* [What you should do]
Reproduce the rows below word for word, starting at the line containing "What distance is the curved" and ending at the line containing "4. point (279, 432)". Include both of those lines.

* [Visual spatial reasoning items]
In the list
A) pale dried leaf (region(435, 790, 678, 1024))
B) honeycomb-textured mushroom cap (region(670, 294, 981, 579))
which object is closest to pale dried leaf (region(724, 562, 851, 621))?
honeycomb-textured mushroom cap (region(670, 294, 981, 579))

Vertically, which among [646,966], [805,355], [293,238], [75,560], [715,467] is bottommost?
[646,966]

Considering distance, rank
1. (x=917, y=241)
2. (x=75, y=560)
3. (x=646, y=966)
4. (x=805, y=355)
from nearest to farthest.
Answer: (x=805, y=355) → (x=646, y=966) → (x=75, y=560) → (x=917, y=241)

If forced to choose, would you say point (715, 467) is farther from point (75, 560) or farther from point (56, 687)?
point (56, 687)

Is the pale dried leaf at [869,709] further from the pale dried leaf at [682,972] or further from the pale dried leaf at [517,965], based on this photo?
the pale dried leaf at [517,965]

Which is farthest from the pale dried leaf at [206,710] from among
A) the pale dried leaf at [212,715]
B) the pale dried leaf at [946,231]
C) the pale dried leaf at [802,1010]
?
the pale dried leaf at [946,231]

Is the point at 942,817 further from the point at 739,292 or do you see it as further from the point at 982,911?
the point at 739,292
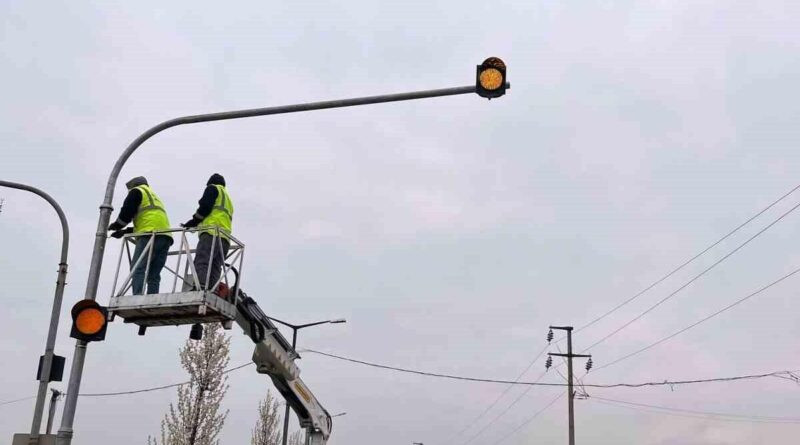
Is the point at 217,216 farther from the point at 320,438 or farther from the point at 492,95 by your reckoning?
the point at 320,438

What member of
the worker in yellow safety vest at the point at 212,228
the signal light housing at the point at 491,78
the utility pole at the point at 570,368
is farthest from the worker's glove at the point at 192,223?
the utility pole at the point at 570,368

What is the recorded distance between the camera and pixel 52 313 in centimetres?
1369

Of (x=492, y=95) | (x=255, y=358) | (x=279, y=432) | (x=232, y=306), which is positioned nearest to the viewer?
(x=492, y=95)

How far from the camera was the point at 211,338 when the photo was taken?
24547 millimetres

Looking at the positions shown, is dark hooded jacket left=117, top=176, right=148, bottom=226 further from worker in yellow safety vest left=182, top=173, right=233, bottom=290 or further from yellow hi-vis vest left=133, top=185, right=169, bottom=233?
worker in yellow safety vest left=182, top=173, right=233, bottom=290

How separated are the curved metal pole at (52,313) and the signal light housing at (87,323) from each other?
454 centimetres

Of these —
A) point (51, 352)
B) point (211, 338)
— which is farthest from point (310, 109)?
point (211, 338)

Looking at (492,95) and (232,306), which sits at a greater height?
(492,95)

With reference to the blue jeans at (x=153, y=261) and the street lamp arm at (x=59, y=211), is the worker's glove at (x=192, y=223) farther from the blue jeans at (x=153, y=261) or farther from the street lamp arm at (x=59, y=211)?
the street lamp arm at (x=59, y=211)

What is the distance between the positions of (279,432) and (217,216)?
82.6 feet

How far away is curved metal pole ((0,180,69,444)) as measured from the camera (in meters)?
12.9

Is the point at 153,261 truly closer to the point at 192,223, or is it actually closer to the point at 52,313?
the point at 192,223

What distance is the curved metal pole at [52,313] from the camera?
12922 mm

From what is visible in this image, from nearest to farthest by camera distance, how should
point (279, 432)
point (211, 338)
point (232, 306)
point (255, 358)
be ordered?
1. point (232, 306)
2. point (255, 358)
3. point (211, 338)
4. point (279, 432)
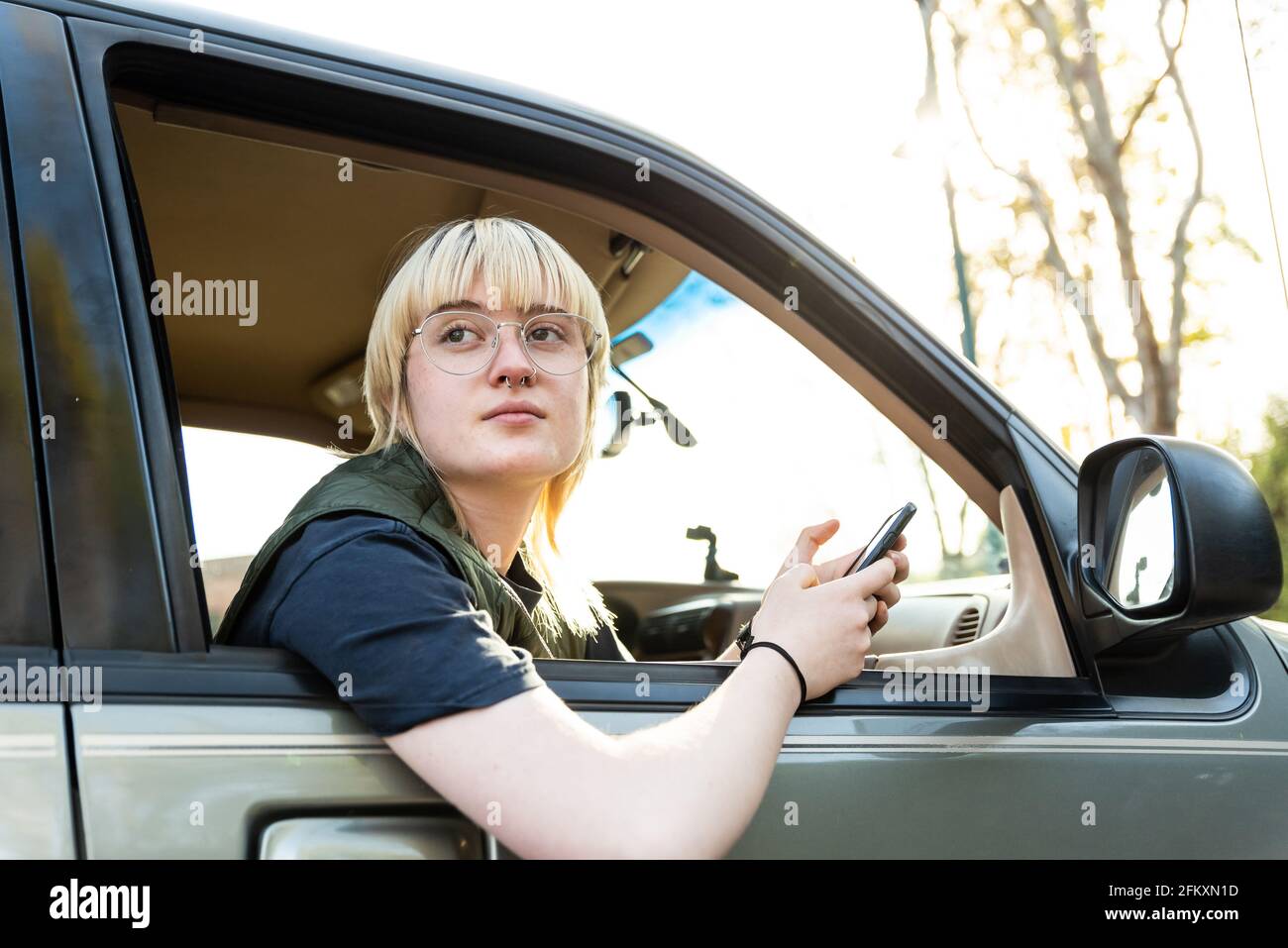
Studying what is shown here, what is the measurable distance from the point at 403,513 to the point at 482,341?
1.21 ft

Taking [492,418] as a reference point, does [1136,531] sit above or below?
below

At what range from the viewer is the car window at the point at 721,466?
2494 mm

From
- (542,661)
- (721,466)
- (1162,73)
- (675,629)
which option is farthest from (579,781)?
(1162,73)

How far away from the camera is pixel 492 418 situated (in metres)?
1.65

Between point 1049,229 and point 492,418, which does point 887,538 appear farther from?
point 1049,229

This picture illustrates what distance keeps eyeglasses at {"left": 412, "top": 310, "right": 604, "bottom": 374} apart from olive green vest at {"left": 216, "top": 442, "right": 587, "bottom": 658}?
0.15 m

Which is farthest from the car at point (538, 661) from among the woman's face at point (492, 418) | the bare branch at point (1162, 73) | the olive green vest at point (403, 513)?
the bare branch at point (1162, 73)

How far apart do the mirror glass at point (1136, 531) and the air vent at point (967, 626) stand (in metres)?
0.70

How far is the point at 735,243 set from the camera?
5.52 feet

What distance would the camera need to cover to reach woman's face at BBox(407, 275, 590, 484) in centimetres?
165

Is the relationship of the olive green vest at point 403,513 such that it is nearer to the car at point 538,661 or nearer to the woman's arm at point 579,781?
the car at point 538,661

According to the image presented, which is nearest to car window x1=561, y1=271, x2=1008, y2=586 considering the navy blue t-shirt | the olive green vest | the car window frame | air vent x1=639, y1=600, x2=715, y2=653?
air vent x1=639, y1=600, x2=715, y2=653
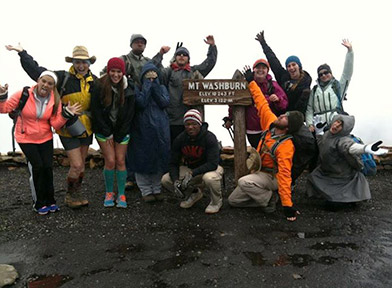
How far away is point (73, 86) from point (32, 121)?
0.79 meters

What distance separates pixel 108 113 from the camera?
204 inches

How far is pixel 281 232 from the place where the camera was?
4.71 m

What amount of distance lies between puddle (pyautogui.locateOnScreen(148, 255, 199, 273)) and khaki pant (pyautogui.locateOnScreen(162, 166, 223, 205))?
160 cm

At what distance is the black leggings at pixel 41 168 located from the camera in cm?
496

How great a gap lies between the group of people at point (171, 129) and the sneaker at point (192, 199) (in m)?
0.02

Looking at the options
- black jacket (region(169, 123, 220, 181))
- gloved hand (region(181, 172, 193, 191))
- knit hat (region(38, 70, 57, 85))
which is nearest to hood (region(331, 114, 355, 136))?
black jacket (region(169, 123, 220, 181))

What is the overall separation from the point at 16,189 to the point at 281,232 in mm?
5697

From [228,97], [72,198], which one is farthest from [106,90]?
[228,97]

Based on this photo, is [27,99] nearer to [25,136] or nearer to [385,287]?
[25,136]

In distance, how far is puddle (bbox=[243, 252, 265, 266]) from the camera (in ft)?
12.5

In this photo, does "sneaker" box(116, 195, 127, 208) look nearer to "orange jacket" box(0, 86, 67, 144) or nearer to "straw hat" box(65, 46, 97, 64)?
"orange jacket" box(0, 86, 67, 144)

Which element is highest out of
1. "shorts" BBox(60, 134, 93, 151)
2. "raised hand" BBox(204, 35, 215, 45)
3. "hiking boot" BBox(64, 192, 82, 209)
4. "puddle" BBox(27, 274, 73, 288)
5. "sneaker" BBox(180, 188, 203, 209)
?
"raised hand" BBox(204, 35, 215, 45)

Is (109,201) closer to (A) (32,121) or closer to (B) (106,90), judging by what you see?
(A) (32,121)

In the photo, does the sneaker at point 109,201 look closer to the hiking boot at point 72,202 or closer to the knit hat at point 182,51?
the hiking boot at point 72,202
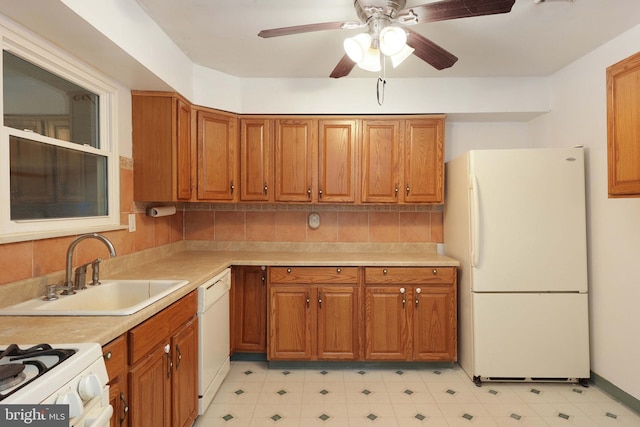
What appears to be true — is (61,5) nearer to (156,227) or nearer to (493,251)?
(156,227)

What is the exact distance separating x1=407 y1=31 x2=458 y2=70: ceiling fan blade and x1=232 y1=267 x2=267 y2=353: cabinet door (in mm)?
1956

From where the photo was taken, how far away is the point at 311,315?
272cm

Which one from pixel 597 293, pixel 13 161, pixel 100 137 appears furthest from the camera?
pixel 597 293

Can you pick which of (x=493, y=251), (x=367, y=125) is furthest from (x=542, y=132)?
(x=367, y=125)

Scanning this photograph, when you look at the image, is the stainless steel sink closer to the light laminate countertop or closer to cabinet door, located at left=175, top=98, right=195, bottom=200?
the light laminate countertop

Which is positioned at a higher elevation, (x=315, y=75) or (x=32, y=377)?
(x=315, y=75)

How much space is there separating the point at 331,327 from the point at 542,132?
8.21 feet

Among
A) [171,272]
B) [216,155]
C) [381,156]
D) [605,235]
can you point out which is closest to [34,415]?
[171,272]

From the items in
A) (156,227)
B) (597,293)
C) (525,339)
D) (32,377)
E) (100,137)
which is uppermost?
(100,137)

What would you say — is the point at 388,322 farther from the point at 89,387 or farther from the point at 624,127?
the point at 89,387

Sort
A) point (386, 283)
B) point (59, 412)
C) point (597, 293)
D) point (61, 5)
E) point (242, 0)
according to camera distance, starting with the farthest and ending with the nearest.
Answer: point (386, 283) → point (597, 293) → point (242, 0) → point (61, 5) → point (59, 412)

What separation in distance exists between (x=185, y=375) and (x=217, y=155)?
1698 millimetres

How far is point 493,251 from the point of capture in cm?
248

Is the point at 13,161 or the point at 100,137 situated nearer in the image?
the point at 13,161
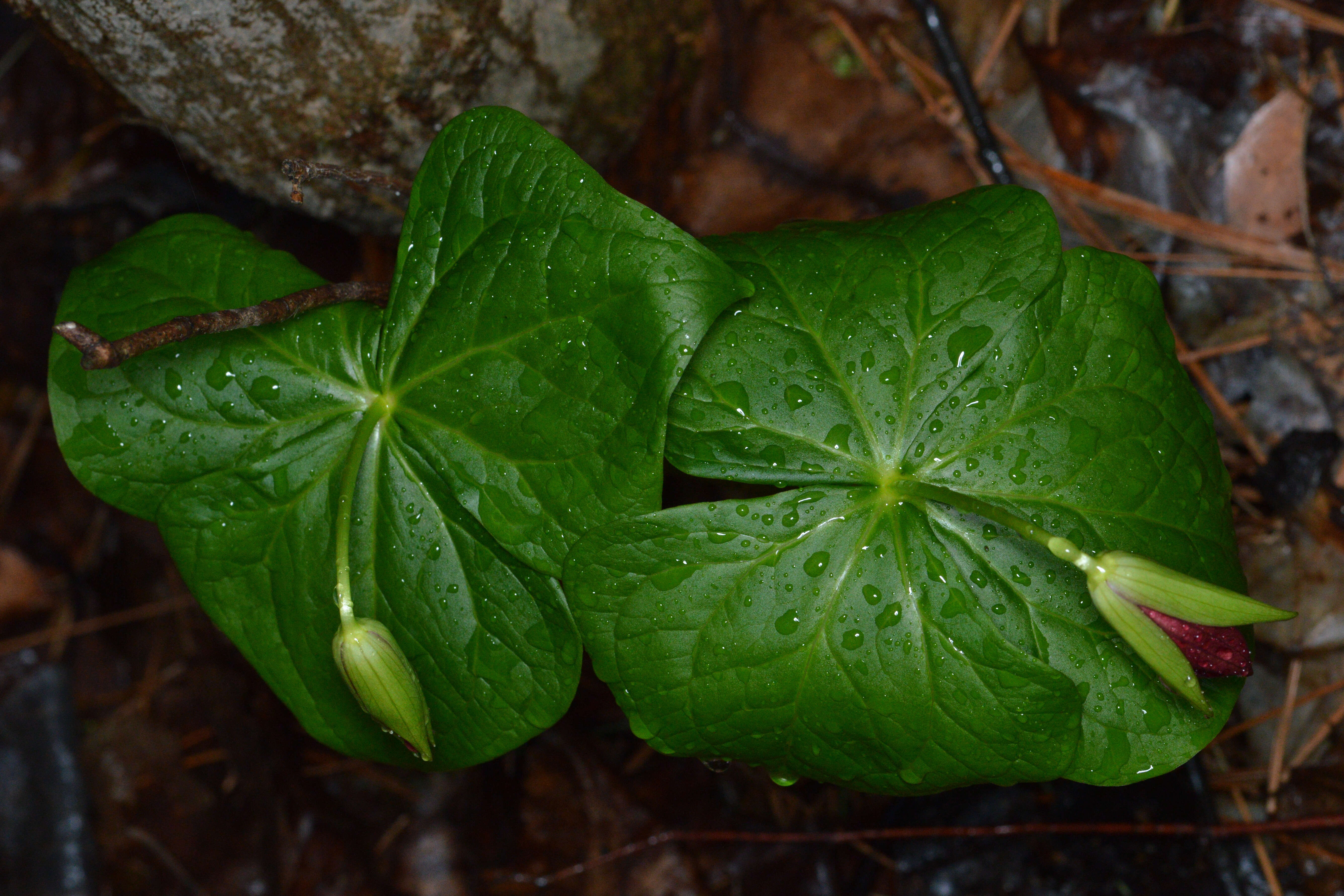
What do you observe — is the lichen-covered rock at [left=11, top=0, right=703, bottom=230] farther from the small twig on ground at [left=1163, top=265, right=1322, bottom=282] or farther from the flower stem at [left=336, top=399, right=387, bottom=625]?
the small twig on ground at [left=1163, top=265, right=1322, bottom=282]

* [Full solution]
What distance is the curved metal pole at [52,313] from the camera?
12922 mm

From what is visible in this image, from nearest to farthest by camera distance, how should
point (279, 432)
point (211, 338)
point (232, 306)
point (255, 358)
be ordered?
1. point (232, 306)
2. point (255, 358)
3. point (211, 338)
4. point (279, 432)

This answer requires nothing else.